Work instruction:
Reproduce each line of the records below word for word, omitting the pictures from your answer.

Task inputs: Begin

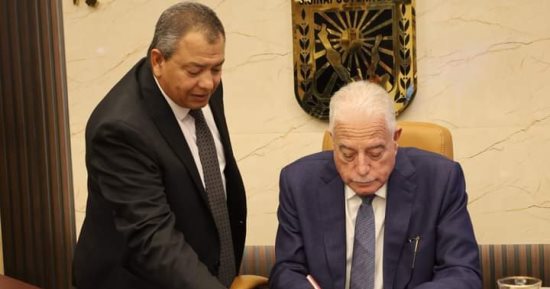 محافظ جنوب سيناء يصدق على 943 حالة تصالح بمخالفات البناء 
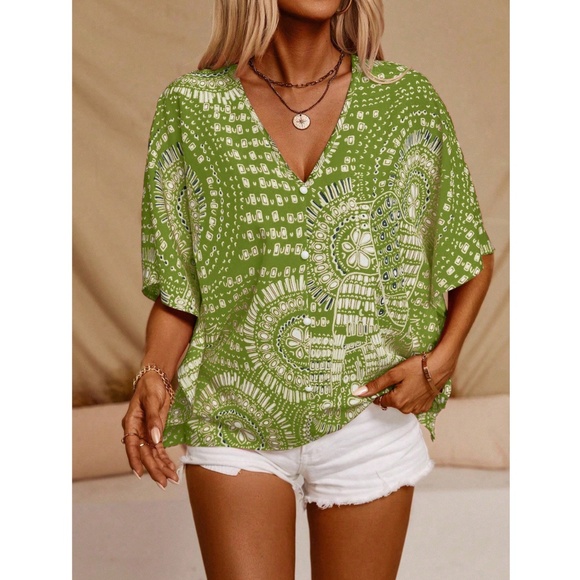 Green Floral Abstract Boho Batwing Sleeve Loose Fitting Shirt - Picture 4 of 10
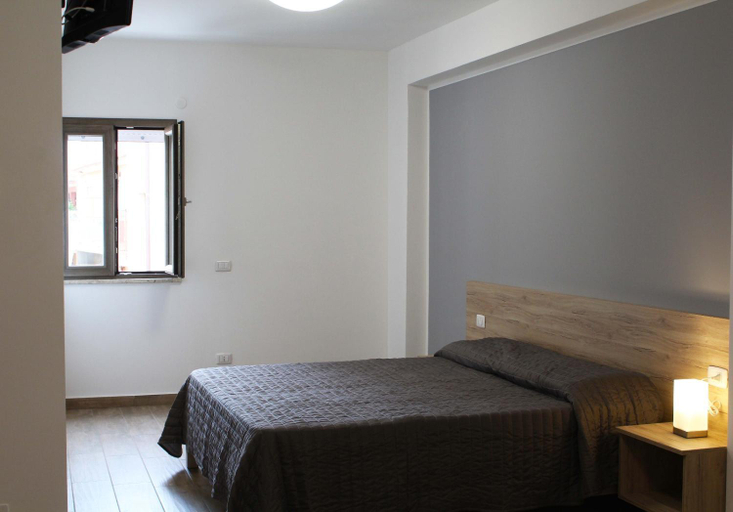 Others 3, Bed Ponente, Palermo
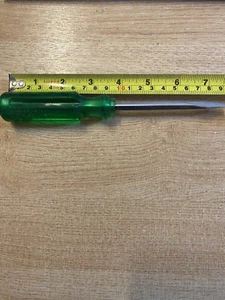 Destornillador de 4" - Cabeza plana - Siempre duradero - (Mango verde) Nuevo stock antiguo - Imagen 1 de 2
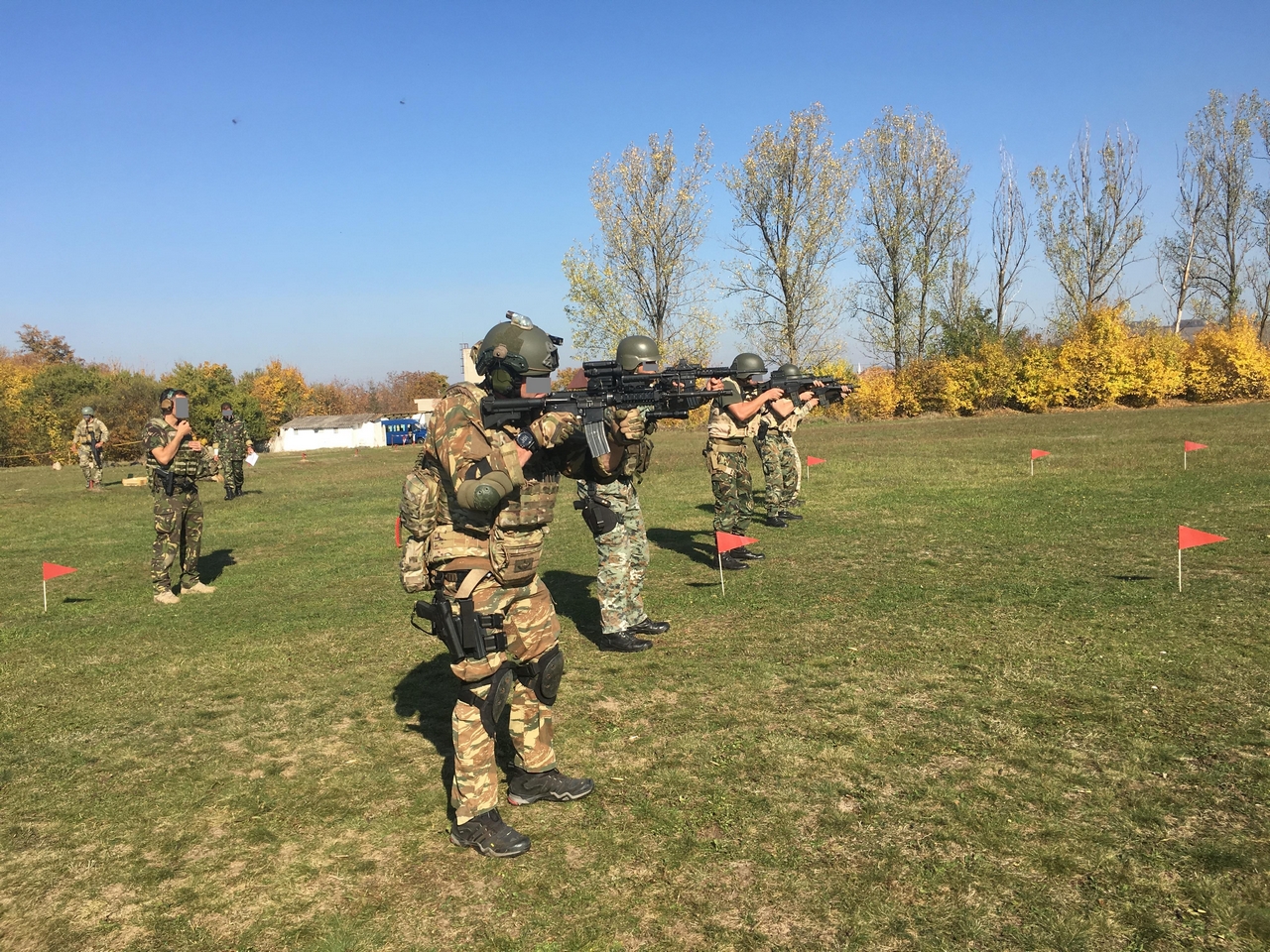GALERIE FOTO | Exerciţiu militar spectaculos la Târgu Mureş. Elita forțelor speciale, antrenamente la limită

Task inputs: End

Response to the exercise:
 محافظ جنوب سيناء يصدق على 943 حالة تصالح بمخالفات البناء 
 Green Floral Abstract Boho Batwing Sleeve Loose Fitting Shirt - Picture 4 of 10
 Others 3, Bed Ponente, Palermo
 Destornillador de 4" - Cabeza plana - Siempre duradero - (Mango verde) Nuevo stock antiguo - Imagen 1 de 2
GALERIE FOTO | Exerciţiu militar spectaculos la Târgu Mureş. Elita forțelor speciale, antrenamente la limită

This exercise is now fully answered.